For Trichet, the exit strategy back to “a normal situation” is a “medium-term path”, while Bernanke says the Federal Reserve is working “intensively” on ways to eventually pull back the massive fiscal stimulus it has pumped into the US economy.
For Mervyn King, who has overseen the pumping of £125 billion of newly created money into the British economy, rolling back the Bank of England’s quantitative easing programme is “very simple”, he said on Wednesday.
“It is a combination of raising bank rates and selling some of the assets we have purchased . . . We’re ready to do that whenever we think it is appropriate to do so.”
By comparison, the €60 billion credit easing programme planned by the ECB for June is tiny. “Peanuts” was how economist Willem Buiter described it in Dublin this week.
But when all the policy measures are considered, the extent to which the ECB is propping up money markets is substantial.
Almost immediately after the credit crunch struck in 2007, it was forced to front-load its usual monthly money supply to the start of the money. After the collapse of Lehmans in 2008, it replaced its system of liquidity auctions with a free-for-all in which banks could avail of as much liquidity as they needed for their reserves.
Whether credit markets will ever again be able to function under rules resembling the pre-crunch system remains one of the “known unknowns”.
In any case, once they start to do their job, fiscal stimulus packages and monetary support measures will have to be withdrawn to avoid a sudden spike in inflation.
For O’Leary, the “signs of life” are more credible in the US, the first economy to enter recession, than they are in Europe, where inflationary pressures and exit routes are a long way off.
“I think Europe is still sick,” he says. And it will take the Irish even longer to join in the party than it does the euro zone, he believes.
The risk of over-optimistic forecasts was played out this week on the stock markets. In the US, consumer confidence rose in April by the most in more than two years, prompting a consensus forecast among economists that US retail sales would stabilise.
But when the data for April was published on Wednesday, it showed that US shoppers had failed to join in the brighter sentiment. Sales had actually declined again and the resulting mood swing wiped billions from global stock markets, taking 4.5 per cent off the Iseq index in its stride.
In Ireland, much now hangs on consumer confidence. Highlighting a raft of data suggesting that the Irish recession is “past the most acute point”, Davy Research economist Rossa White yesterday noted that consumer confidence in Ireland bottomed last summer, while “core” retail sales, that is retail sales excluding cars, were rising at the last count.

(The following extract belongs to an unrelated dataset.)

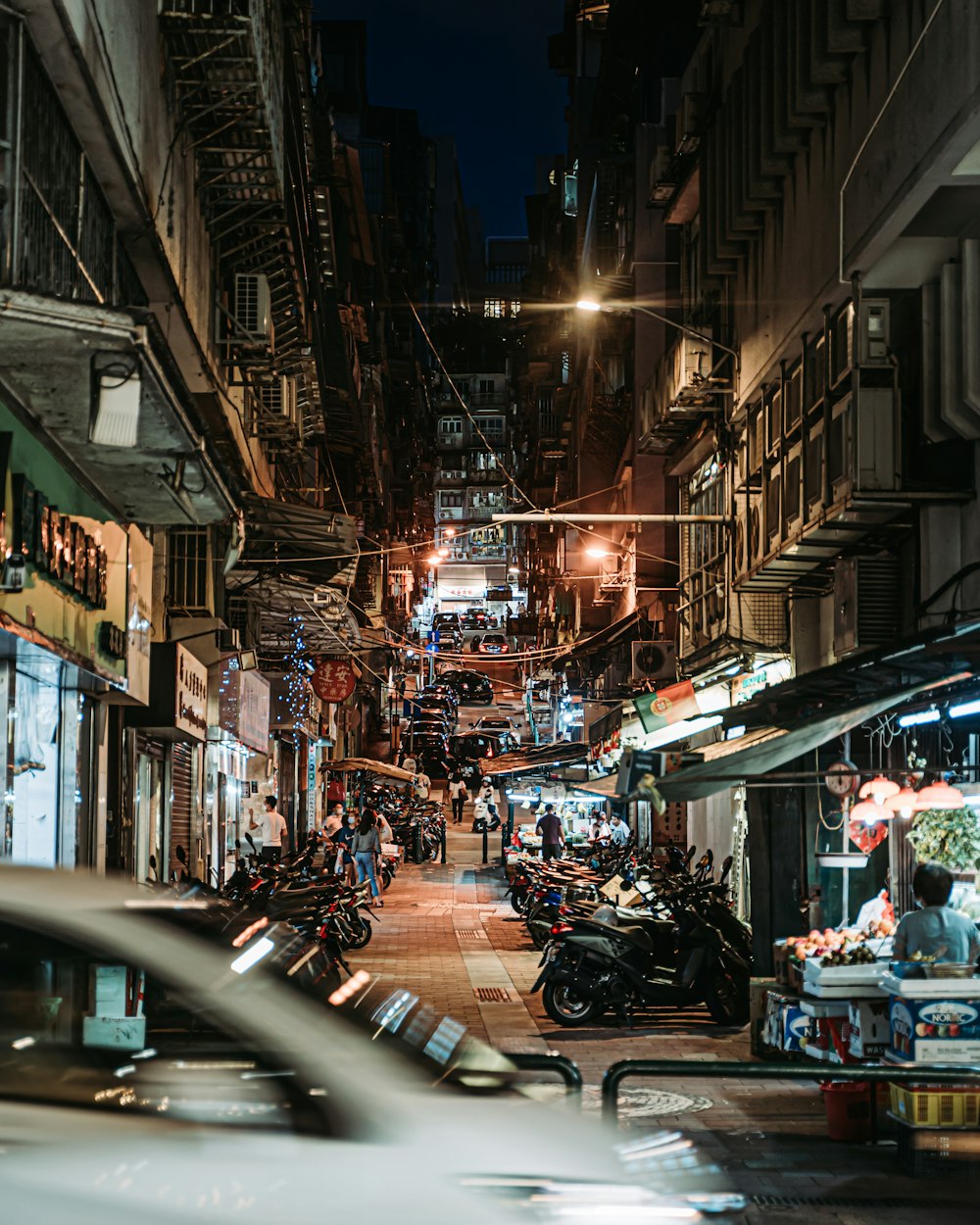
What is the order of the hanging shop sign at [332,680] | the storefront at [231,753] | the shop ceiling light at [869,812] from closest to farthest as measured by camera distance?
the shop ceiling light at [869,812] < the storefront at [231,753] < the hanging shop sign at [332,680]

“But a double-dip recession is possible if the reaction of households to the recent Budget is negative,” White cautions.
Of course, pointing to the fact that the pace of decline in the Irish economy has slowed down isn’t quite the same as saying that we have stopped the rot or that a recovery has begun. We now have less far to fall.

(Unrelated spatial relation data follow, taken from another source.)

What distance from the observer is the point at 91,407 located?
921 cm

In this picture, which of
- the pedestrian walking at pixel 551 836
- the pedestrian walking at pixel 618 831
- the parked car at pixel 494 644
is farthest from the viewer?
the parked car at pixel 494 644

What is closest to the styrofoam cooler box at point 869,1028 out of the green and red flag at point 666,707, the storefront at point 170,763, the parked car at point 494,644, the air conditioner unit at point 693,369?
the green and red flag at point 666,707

Even Davy’s upbeat research report forecasts that the economy won’t reach the bottom until the first half of 2010. And regardless of whether lines on graphs flatten or splutter, it seems like life in the “real” economy will continue to be miserable for a while.
The Economic and Social Research Institute recently forecast that unemployment will average at 16.8 per cent next year; Davy yesterday forecast a 14.3 per cent rate. That’s still a few points higher than it is now, meaning for many Irish workers who have yet to lose their jobs, but will be forced to join the dole queues over the coming year, the worst is very definitely yet to come.
Meanwhile, as the committee rooms in Frankfurt’s Eurotower, Washington’s Constitution Street and London’s Threadneedle Street think about when and how to turn off the global economy’s life-support machine without killing the patient, in Ireland, we are still figuring out how to give the banks the crutches they need to walk again.